SuSE Security Advisory SUSE-SA:2009:023 (MozillaFirefox)

Summary
The remote host is missing updates announced in advisory SUSE-SA:2009:023.
Solution
Update your system with the packages as indicated in the referenced security advisory. https://secure1.securityspace.com/smysecure/catid.html?in=SUSE-SA:2009:023
Insight
The Mozilla Firefox Browser was refreshed to the current MOZILLA_1_8 branch state around fix level 2.0.0.22, backporting various security fixes from the Firefox 3.0.8 browser version. Security issues identified as being fixed are: MFSA 2009-01 / CVE-2009-0352 / CVE-2009-0353: Mozilla developers identified and fixed several stability bugs in the browser engine used in Firefox and other Mozilla-based products. Some of these crashes showed evidence of memory corruption under certain circumstances and we presume that with enough effort at least some of these could be exploited to run arbitrary code.
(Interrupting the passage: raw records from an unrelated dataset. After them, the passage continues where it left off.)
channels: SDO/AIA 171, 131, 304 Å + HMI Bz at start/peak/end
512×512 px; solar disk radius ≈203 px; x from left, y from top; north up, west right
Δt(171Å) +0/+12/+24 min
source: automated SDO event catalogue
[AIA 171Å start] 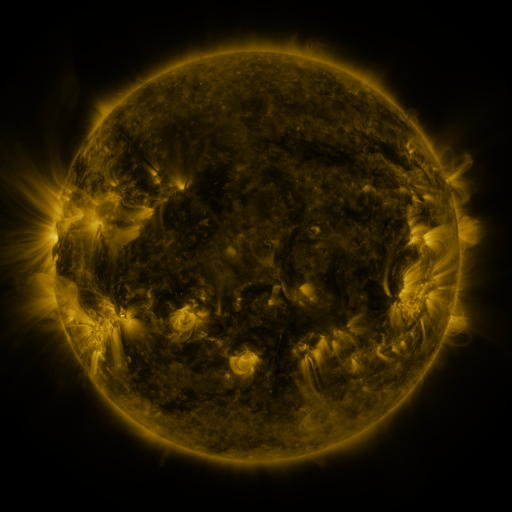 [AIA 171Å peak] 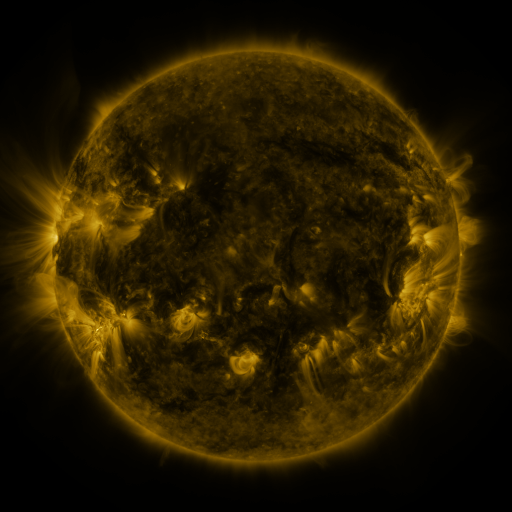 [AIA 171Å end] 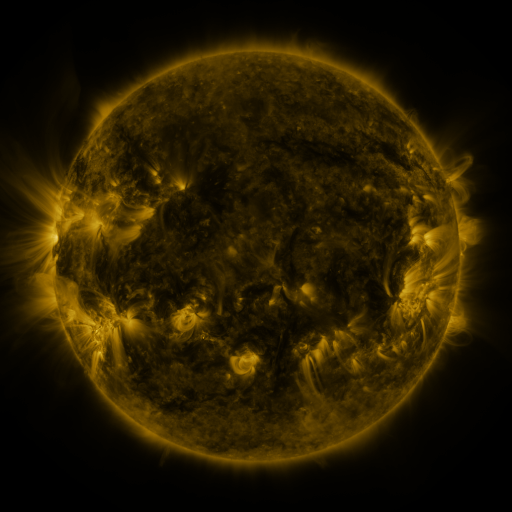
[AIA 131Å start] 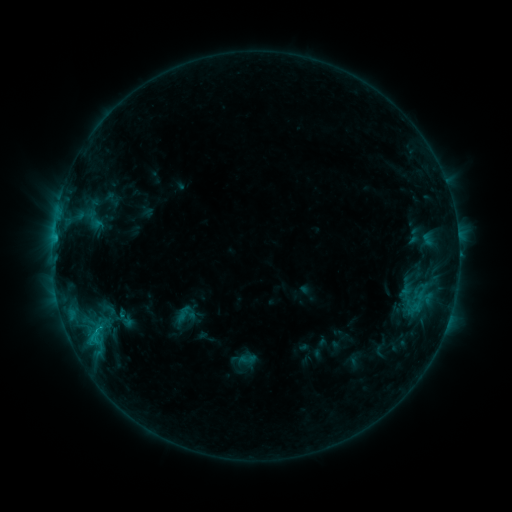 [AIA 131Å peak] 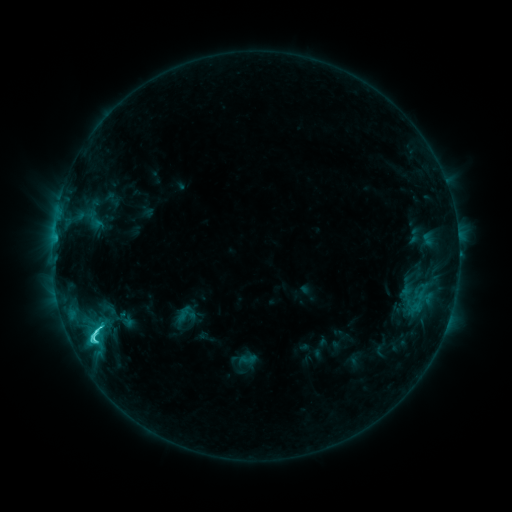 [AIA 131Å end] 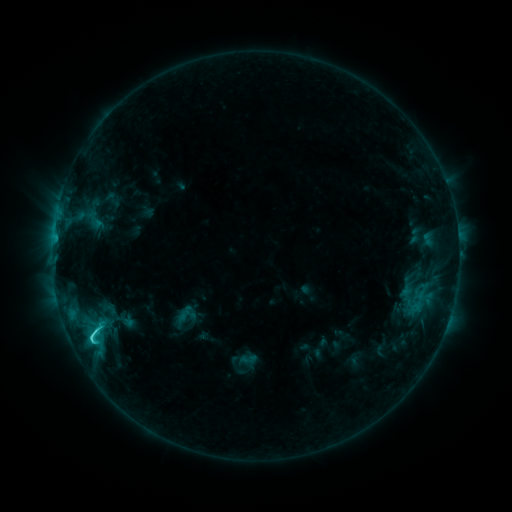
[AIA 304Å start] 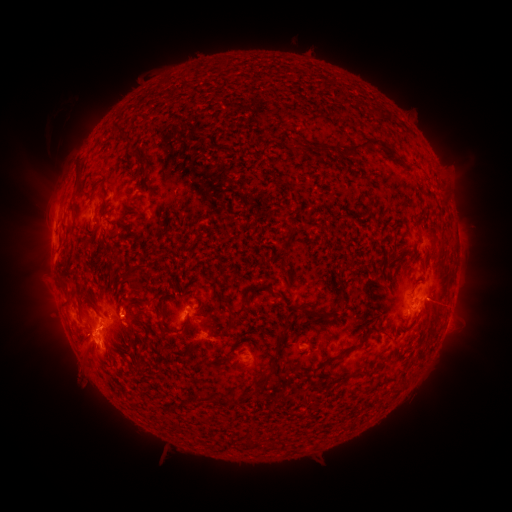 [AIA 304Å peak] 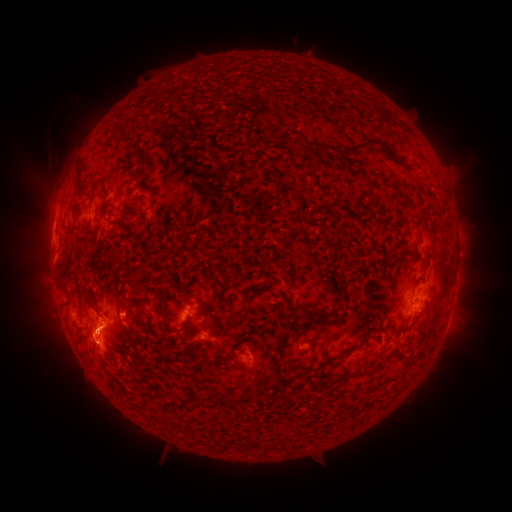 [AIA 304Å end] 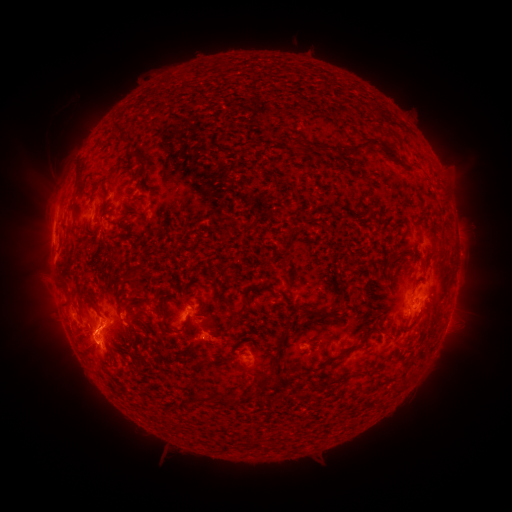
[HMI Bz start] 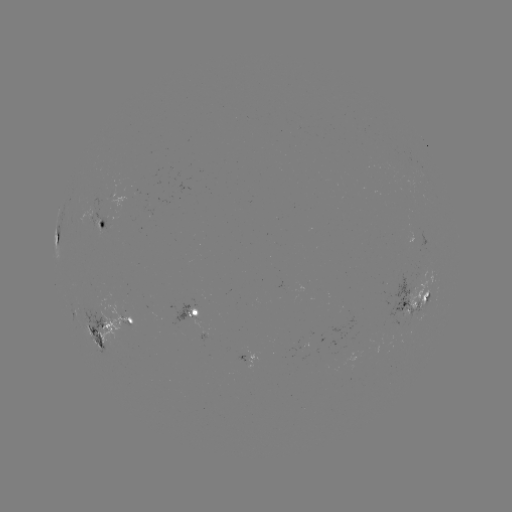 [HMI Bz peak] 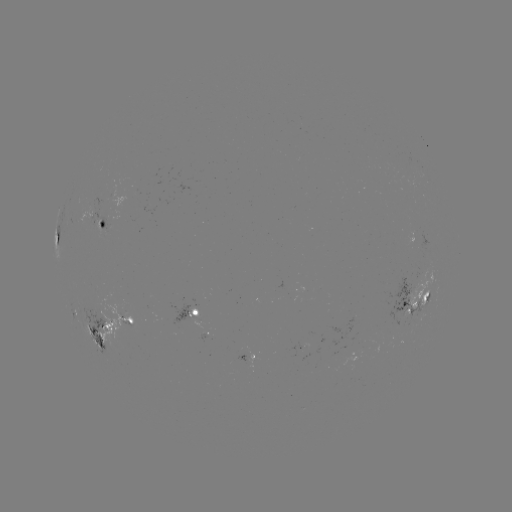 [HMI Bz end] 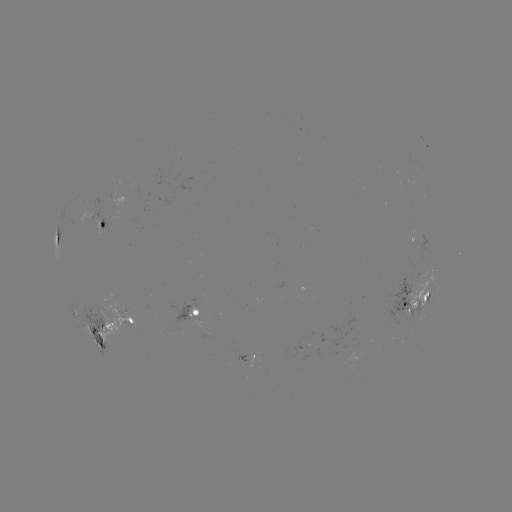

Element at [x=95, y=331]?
C4.5 flare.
MFSA 2009-07 / CVE-2009-0772 / CVE-2009-0774: Mozilla developers identified and fixed several stability bugs in the browser engine used in Firefox and other Mozilla-based products. Some of these crashes showed evidence of memory corruption under certain circumstances and we presume that with enough effort at least some of these could be exploited to run arbitrary code. MFSA 2009-09 / CVE-2009-0776: Mozilla security researcher Georgi Guninski reported that a website could use nsIRDFService and a cross-domain redirect to steal arbitrary XML data from another domain, a violation of the same-origin policy. This vulnerability could be used by a malicious website to steal private data from users authenticated to the redirected website. MFSA 2009-10 / CVE-2009-0040: Google security researcher Tavis Ormandy reported several memory safety hazards to the libpng project, an external library used by Mozilla to render PNG images. These vulnerabilities could be used by a malicious website to crash a victim's browser and potentially execute arbitrary code on their computer. libpng was upgraded to version 1.2.35 which contains fixes for these flaws. MFSA 2009-12 / CVE-2009-1169: Security researcher Guido Landi discovered that a XSL stylesheet could be used to crash the browser during a XSL transformation. An attacker could potentially use this crash to run arbitrary code on a victim's computer. This vulnerability was also previously reported as a stability problem by Ubuntu community member, Andre. Ubuntu community member Michael Rooney reported Andre's findings to Mozilla, and Mozilla community member Martin helped reduce Andre's original test case and contributed a patch to fix the vulnerability.